Scene question entries
"""

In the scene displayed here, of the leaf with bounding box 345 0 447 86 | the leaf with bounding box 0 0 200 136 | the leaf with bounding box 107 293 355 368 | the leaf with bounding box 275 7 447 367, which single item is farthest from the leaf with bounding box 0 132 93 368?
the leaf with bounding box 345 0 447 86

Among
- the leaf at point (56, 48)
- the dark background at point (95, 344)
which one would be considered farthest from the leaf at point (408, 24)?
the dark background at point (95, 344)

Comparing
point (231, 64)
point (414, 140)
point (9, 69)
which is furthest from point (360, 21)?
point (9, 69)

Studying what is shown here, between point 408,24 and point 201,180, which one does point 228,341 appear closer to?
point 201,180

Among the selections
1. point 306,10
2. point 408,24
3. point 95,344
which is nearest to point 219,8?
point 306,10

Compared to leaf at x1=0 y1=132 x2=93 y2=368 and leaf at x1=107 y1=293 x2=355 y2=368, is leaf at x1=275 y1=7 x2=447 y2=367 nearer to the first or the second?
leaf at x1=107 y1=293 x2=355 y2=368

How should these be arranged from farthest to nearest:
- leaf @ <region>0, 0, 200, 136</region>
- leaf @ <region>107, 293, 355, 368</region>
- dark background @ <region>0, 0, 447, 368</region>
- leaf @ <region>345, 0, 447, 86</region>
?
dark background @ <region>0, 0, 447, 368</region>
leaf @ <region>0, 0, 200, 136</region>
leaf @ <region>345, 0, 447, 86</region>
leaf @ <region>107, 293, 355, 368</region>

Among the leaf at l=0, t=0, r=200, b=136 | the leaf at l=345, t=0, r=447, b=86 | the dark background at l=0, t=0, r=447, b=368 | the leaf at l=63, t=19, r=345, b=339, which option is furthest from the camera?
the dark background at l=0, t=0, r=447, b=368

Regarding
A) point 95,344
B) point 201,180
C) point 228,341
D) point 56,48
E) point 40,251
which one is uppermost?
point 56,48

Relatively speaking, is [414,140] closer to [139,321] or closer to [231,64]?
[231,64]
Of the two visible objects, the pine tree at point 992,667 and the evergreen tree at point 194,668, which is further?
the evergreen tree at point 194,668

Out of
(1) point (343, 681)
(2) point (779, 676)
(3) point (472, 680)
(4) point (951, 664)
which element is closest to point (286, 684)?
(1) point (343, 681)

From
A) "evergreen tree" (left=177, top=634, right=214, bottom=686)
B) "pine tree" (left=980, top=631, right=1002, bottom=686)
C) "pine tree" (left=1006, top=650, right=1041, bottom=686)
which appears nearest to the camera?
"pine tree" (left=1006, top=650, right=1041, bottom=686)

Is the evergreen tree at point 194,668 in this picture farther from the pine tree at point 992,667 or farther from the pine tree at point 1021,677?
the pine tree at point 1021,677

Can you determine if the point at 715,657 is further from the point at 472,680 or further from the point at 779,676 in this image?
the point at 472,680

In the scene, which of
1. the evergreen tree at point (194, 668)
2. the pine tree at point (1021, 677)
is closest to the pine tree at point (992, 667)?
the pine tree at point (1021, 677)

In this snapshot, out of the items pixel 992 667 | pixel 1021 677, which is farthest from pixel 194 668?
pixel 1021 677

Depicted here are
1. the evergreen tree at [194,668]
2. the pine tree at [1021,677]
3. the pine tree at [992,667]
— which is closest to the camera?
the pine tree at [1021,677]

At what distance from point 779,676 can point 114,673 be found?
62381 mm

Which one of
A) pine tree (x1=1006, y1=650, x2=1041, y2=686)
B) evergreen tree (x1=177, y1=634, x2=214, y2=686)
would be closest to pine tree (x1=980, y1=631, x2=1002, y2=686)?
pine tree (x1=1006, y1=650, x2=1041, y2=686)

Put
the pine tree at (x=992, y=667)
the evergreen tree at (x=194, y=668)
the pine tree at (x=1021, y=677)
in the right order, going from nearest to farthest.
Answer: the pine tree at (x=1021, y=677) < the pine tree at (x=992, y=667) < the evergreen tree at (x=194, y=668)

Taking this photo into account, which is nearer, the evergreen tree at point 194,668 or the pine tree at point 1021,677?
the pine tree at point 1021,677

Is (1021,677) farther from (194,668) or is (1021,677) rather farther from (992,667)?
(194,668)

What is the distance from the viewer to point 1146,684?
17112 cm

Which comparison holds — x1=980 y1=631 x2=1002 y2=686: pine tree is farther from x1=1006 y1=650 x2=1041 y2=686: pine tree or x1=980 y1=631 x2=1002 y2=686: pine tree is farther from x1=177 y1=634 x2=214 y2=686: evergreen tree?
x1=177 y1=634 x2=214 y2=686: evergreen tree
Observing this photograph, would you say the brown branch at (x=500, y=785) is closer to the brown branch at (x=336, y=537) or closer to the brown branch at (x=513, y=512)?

"""

Rewrite all of the entries, replacing every occurrence of "farthest" with "most distant" and leaving everything else unchanged.

In the scene displayed here, of the leaf with bounding box 345 0 447 86 | the leaf with bounding box 0 0 200 136 | the leaf with bounding box 107 293 355 368 | the leaf with bounding box 275 7 447 367, which single item is most distant from the leaf with bounding box 0 132 93 368?
the leaf with bounding box 345 0 447 86

Among
- the leaf at point (56, 48)
- the dark background at point (95, 344)
which one would be considered most distant from the leaf at point (408, 24)?
the dark background at point (95, 344)

Comparing
point (231, 64)
point (414, 140)
point (9, 69)
which is furthest from point (360, 21)?
point (9, 69)

Studying what is shown here, between point 408,24 and point 201,180, which one does point 228,341 appear closer to?
point 201,180

Among the selections
1. point 306,10
2. point 408,24
3. point 95,344
which is nearest to point 219,8?
point 306,10

Compared to leaf at x1=0 y1=132 x2=93 y2=368 and leaf at x1=107 y1=293 x2=355 y2=368, is leaf at x1=275 y1=7 x2=447 y2=367 nearer to the first or the second?
leaf at x1=107 y1=293 x2=355 y2=368

How should these be arranged from most distant to nearest:
- leaf @ <region>0, 0, 200, 136</region>
- leaf @ <region>107, 293, 355, 368</region>
- dark background @ <region>0, 0, 447, 368</region>
- leaf @ <region>345, 0, 447, 86</region>
?
dark background @ <region>0, 0, 447, 368</region>
leaf @ <region>0, 0, 200, 136</region>
leaf @ <region>345, 0, 447, 86</region>
leaf @ <region>107, 293, 355, 368</region>

Among the leaf at l=0, t=0, r=200, b=136 | the leaf at l=345, t=0, r=447, b=86 | the dark background at l=0, t=0, r=447, b=368 | the leaf at l=63, t=19, r=345, b=339, which option is furthest from the camera?
the dark background at l=0, t=0, r=447, b=368

Regarding
A) point 95,344
B) point 201,180
C) point 228,341
D) point 56,48
E) point 40,251
which one is uppermost?
point 56,48

Relatively speaking, is [414,140] closer to [139,321] or closer to [231,64]?
[231,64]
Of the two visible objects, the pine tree at point 992,667 and the evergreen tree at point 194,668, which is further?
the evergreen tree at point 194,668

Out of
(1) point (343, 681)
(2) point (779, 676)
(3) point (472, 680)
(4) point (951, 664)
which element is closest to point (286, 684)?
(1) point (343, 681)

From
A) "evergreen tree" (left=177, top=634, right=214, bottom=686)
B) "pine tree" (left=980, top=631, right=1002, bottom=686)
C) "pine tree" (left=1006, top=650, right=1041, bottom=686)
which appears nearest to the camera?
"pine tree" (left=1006, top=650, right=1041, bottom=686)

Is the evergreen tree at point 194,668 in this picture farther from the pine tree at point 992,667 or farther from the pine tree at point 1021,677?
the pine tree at point 1021,677

Can you determine if the point at 715,657 is further from the point at 472,680 or further from the point at 779,676 in this image?
the point at 472,680

In the scene, which of
1. the evergreen tree at point (194, 668)
2. the pine tree at point (1021, 677)
is closest to the pine tree at point (992, 667)?
the pine tree at point (1021, 677)

In this snapshot, out of the items pixel 992 667 | pixel 1021 677, which is most distant from pixel 194 668?
pixel 1021 677

Depicted here are
1. the evergreen tree at [194,668]
2. the pine tree at [1021,677]
3. the pine tree at [992,667]
— which is closest to the camera?
the pine tree at [1021,677]

At what distance from point 779,676 can point 114,673 be found?
62381 mm

Which one of
A) pine tree (x1=1006, y1=650, x2=1041, y2=686)
B) evergreen tree (x1=177, y1=634, x2=214, y2=686)
would be closest to pine tree (x1=980, y1=631, x2=1002, y2=686)?
pine tree (x1=1006, y1=650, x2=1041, y2=686)

Put
the pine tree at (x=992, y=667)
the evergreen tree at (x=194, y=668)
the pine tree at (x=1021, y=677)
in the right order, going from nearest to most distant.
Answer: the pine tree at (x=1021, y=677) < the pine tree at (x=992, y=667) < the evergreen tree at (x=194, y=668)

Taking this photo into account, which is nearer, the evergreen tree at point 194,668 or the pine tree at point 1021,677?
the pine tree at point 1021,677

Is (1021,677) farther from (194,668) or is (1021,677) rather farther from (992,667)?
(194,668)

What is the distance from the viewer to point 1146,684?
17112 cm

Which comparison holds — x1=980 y1=631 x2=1002 y2=686: pine tree is farther from x1=1006 y1=650 x2=1041 y2=686: pine tree or x1=980 y1=631 x2=1002 y2=686: pine tree is farther from x1=177 y1=634 x2=214 y2=686: evergreen tree?
x1=177 y1=634 x2=214 y2=686: evergreen tree
Observing this photograph, would you say the brown branch at (x=500, y=785) is closer to the brown branch at (x=336, y=537) or closer to the brown branch at (x=513, y=512)?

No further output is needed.